# The Grand Junction Wedding Show 2008, The Cake



## bbally (Jan 2, 2005)

What would a wedding display be without a Cake? The talent of Chef Lyle McRobbie would bring a cake to life that fit the festive spirit of the rest of the shows artwork. The talent that is hidden inside this mans head is just 
incredible. The kind of chef that knows a lot, but if he does not know, you only have to show him once. And by two days later he will have improved what ever you showed him.









Lyle spent a lot of time making the cherries, rolling fondant and assembly this cake. He did not use forms, he wanted to use cake only.










Rolling fondant is work. It is amazing the amount of pressing and stretching that goes into building a cake like this.



















In the end the cake would come out beautiful. It while I was making plates this is all the over stuff going on around you in preparation for the event. I continually find myself watching these guys use the left side of their brains to create amazing things.










Then to finish it off, our own Mary Lou Lawson places it in the booth with display artistry that is duplicated by no one!










And we end up with the proper cake for our wedding display! People marvel over these creations. Most will never get contracted in from one of our clients. But the display is the greatest marketing tool we have found to bring them into the booth to talk to use.










This booth was one of our best. Not the biggest, not the most displays we have ever put together. But it was a great working booth. People came in and flowed through it well. We got to meet everyone that came into the booth. I still have a few more secrets to reveal from the show, but 
the bulk of it is now in front of you at this point!

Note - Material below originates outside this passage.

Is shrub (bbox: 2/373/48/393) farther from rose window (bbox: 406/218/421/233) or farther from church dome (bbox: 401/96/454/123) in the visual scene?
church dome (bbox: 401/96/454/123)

'Til we talk again, put together a really interesting dessert for your family, Baked Alaska comes to mind, they will love it!

Chef Bob Ballantyne
The Cowboy and The Rose Catering
Grand Junction, Colorado, USA


----------



## alongcame (Sep 24, 2007)

Thats a really cool cake! Not a huggge fan of the colours but execution looks great!! I have the same rolling pin! haha


----------



## firerose0801 (Mar 6, 2008)

Wow, that is quite impressive!


----------



## kuan (Jun 11, 2001)

Great! Love it the cake! It just screams fun!


----------